DocketNumber: No. 2012-KA-00469-COA
Citation Numbers: 114 So. 3d 793, 2013 WL 2399697, 2013 Miss. App. LEXIS 316
Judges: Barnes, Carlton, Fair, Griffis, Irving, Ishee, James, Lee, Maxwell, Roberts
Filed Date: 6/4/2013
Status: Precedential
Modified Date: 10/19/2024
for the Court:
¶ 1. After an altercation in a Walmart parking lot, Calvin Wansley shot Jeremiah Wilson four times in the back. Wilson survived his injuries. A Hinds County jury rejected Wansley’s self-defense theory, and he was sentenced to twenty years imprisonment for aggravated assault with an additional five-year enhanced penalty for the use of a firearm in a felony. Wans-ley appeals from that judgment alleging various errors, none of which we find entitle him to relief.
FACTS
¶ 2. On February 21, 2011, Wansley and Wilson were both at the Walmart store on Highway 18 in Jackson. Wilson was there with Daniel Frances, his coworker and friend, to pick up a television for Wilson’s girlfriend. Wansley was there with his girlfriend, Kim Brown, and her mother, Linda Brown, to buy groceries. The altercation occurred in the parking lot around 4:50 p.m. Wansley was sitting in his car as Kim and Linda loaded their groceries. Wilson had parked his truck, gone into the store to measure the television, and returned to the parking lot. He got into his truck and was driving toward the store to pick up the television, when he said something to Wansley’s girlfriend. According to Wilson, it was a pleasantry, but other witnesses described it as a come-on. Wansley testified he did not hear what was said to Kim, but he decided to confront Wilson because of an insult directed at him. Wansley stepped out of his car as Wilson drove a few car lengths to the end of the parking lot nearest the store, where he stopped. Wansley advanced on Wilson’s vehicle. Wilson got out and met Wansley near the rear of Wilson’s truck. A brief argument unquestionably ensued, but every witness gave a slightly different account of who said what, with more neutral observers describing a mutual confrontation. -
¶ 3. Wilson testified he was trying to protect his vehicle and that Wansley threatened him by displaying a pistol in his pocket. When Wilson turned around in an attempt to end the dispute, Wansley drew the pistol and shot him in the back. Wilson retreated into the truck as Wansley pursued, firing five shots in total, four of which struck Wilson in the back and neck. Wilson drove onto the sidewalk in front of the store, where he stopped the vehicle, stepped out, and collapsed onto the ground.
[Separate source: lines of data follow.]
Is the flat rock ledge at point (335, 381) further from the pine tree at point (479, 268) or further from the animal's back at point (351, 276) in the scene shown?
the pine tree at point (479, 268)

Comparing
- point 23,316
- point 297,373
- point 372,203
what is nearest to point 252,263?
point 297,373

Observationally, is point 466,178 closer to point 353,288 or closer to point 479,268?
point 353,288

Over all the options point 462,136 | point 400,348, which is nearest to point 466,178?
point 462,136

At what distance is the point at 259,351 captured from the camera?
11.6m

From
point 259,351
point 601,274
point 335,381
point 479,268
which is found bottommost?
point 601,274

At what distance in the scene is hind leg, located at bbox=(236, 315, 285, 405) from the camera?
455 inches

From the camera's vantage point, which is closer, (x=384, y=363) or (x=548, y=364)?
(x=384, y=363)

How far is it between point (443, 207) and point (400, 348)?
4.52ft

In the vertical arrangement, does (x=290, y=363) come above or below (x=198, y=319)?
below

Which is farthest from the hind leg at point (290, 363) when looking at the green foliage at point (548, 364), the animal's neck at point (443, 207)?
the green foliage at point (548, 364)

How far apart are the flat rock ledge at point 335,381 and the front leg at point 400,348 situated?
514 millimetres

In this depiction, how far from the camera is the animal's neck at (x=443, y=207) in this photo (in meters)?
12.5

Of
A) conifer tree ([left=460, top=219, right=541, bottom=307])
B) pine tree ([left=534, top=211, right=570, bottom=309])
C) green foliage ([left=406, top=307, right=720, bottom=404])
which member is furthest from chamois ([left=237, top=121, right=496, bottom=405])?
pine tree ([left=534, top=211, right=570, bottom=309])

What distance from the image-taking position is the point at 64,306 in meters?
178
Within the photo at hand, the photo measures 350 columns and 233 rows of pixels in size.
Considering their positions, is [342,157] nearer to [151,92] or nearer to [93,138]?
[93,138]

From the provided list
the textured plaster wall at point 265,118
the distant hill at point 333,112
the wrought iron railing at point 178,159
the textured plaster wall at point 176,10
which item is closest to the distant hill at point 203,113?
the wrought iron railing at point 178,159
¶ 4. According to Wansley, Wilson was the one who put his hand in his pocket as if to imply he had a gun, then he threatened to retrieve one from his truck. Wansley claimed to have seen a gun in the vehicle and shot Wilson as the latter was reaching for it.
¶ 5. Approximately two seconds after Wansley turned away from Wilson and began moving back to his own vehicle, he nearly ran into Reginal Smith, an off-duty police officer. Smith had watched the argument from a short distance and was advancing as Wansley fled. According to Officer Smith, Wansley raised his pistol at Smith, which prompted the officer to fire a single shot. Smith missed, but Wansley dropped his gun and fell to the ground, where Smith held him until other officers arrived.
¶ 6. The incident was captured by a Wal-mart security camera.' The recording was entered into evidence and used extensively in the trial, but the camera was some distance away. The recording is also at a low resolution, only captured four frames per second, and contains no audio.
¶ 7. Wansley was arrested and gave a statement to the investigating officers. A typewritten statement contains a narrative
¶ 8. Wansley was tried on two charges: aggravated assault and firing into an occupied vehicle. Wansley did not contest that he shot Wilson; his theory of the case was self-defense. After a three-day trial, the jury returned a verdict of guilty of aggravated assault and not guilty of firing into an occupied vehicle.
DISCUSSION
1. Sufficiency of the Evidence
¶ 9. Wansley contends the evidence was insufficient to support his conviction. His argument is premised entirely on the fact that the authorities failed to secure Wilson’s vehicle after the shooting. After Wilson was shot, he drove the vehicle onto the sidewalk in front of the entrance to the store. The passenger, Frances, testified that a police officer told him to move the vehicle. He drove it to Wilson’s house, where it was not searched by the police until about an hour later. No weapon was found. Wansley contends that if the vehicle had been secured, a gun would have been found to support his account of the shooting.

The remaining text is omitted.